TMZ reported the Pulitzer Prize-winning scribe had been suffering from kidney failure, Alzheimer’s disease and dementia.
Playbill.com gave the cause of his death as pneumonia.
Simon’s other works include the plays Come Blow Your Horn, Barefoot in the Park, Promises, Promises and The Sunshine Boys. Most of his stage comedies were adapted as successful films and he also wrote the original screenplays for the classic movies The Goodbye Girl, The Heartbreak Kid, The Out-of-Towners and Murder by Death.
Simon was a three-time Tony winner, Kennedy Center honoree and recipient of the Mark Twain Prize for American Humor.
Broadway icon Harvey Fierstein was among the first of many luminaries to pay homage to Simon on social media. “Neil Simon – gone! A loss 4 the entire entertainment industry. He could write a joke that would make you laugh, define the character, the situation, and even the world’s problems. First time I met him he looked at me and said, “Where the hell did they find you?” What a gent,” Fierstein wrote.
“A lot of my heroes are dying. What a sad few weeks this has been. #RIPNeilSimon,” actress and television personality Yvette Nicole Brown tweeted.

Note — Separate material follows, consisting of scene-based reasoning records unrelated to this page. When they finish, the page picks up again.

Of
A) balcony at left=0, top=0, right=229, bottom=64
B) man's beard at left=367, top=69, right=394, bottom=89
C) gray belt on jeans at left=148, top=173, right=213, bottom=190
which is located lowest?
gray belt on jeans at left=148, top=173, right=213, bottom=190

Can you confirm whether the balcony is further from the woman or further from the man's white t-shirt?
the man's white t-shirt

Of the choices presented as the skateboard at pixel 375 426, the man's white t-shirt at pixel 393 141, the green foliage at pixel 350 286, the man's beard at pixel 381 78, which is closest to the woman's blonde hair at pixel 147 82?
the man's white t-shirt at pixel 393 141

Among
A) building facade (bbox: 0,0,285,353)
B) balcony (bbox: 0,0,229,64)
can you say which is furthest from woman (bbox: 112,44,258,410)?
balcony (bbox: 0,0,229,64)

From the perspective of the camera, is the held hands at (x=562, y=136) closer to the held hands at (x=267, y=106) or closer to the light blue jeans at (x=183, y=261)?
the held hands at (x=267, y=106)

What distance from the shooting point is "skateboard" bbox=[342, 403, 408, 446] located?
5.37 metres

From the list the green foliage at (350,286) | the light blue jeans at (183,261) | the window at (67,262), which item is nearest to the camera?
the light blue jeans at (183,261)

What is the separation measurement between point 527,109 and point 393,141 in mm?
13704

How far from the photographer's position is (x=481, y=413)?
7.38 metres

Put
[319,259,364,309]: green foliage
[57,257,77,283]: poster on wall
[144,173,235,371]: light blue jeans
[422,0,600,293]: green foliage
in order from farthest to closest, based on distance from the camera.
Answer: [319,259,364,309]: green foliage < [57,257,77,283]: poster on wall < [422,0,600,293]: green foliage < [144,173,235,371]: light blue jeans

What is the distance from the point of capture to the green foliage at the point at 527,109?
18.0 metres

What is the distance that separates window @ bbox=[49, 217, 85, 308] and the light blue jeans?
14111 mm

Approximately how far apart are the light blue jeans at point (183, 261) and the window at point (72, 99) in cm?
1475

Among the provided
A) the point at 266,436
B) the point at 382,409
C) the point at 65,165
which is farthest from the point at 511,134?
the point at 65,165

“Much respect to the genius #NeilSimon I had the honor of being in 3 of his Broadway plays and 4 of his movies. And I am forever grateful to him. The world has lost one of its brightest and kindest,” Jonathan Silverman said.

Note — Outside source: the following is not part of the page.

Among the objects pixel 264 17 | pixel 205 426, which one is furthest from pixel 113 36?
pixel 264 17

“The final curtain has fallen for one of the gods of Broadway. Multiple #TonyAwards-winning playwright, librettist, screenwriter, and hitmaker Neil Simon has died at 91. Rest in peace,” said the official Tony Awards Twitter feed.
“There’s no more money anyone can pay me that I need. There are no awards they can give me that I haven’t won. I have no reason to write another play except that I am alive and I like to do it” — Neil Simon #RIP GIANT of the American Theatre #ThanksForTheLaughs,” actor Mark Hamill said in his own post.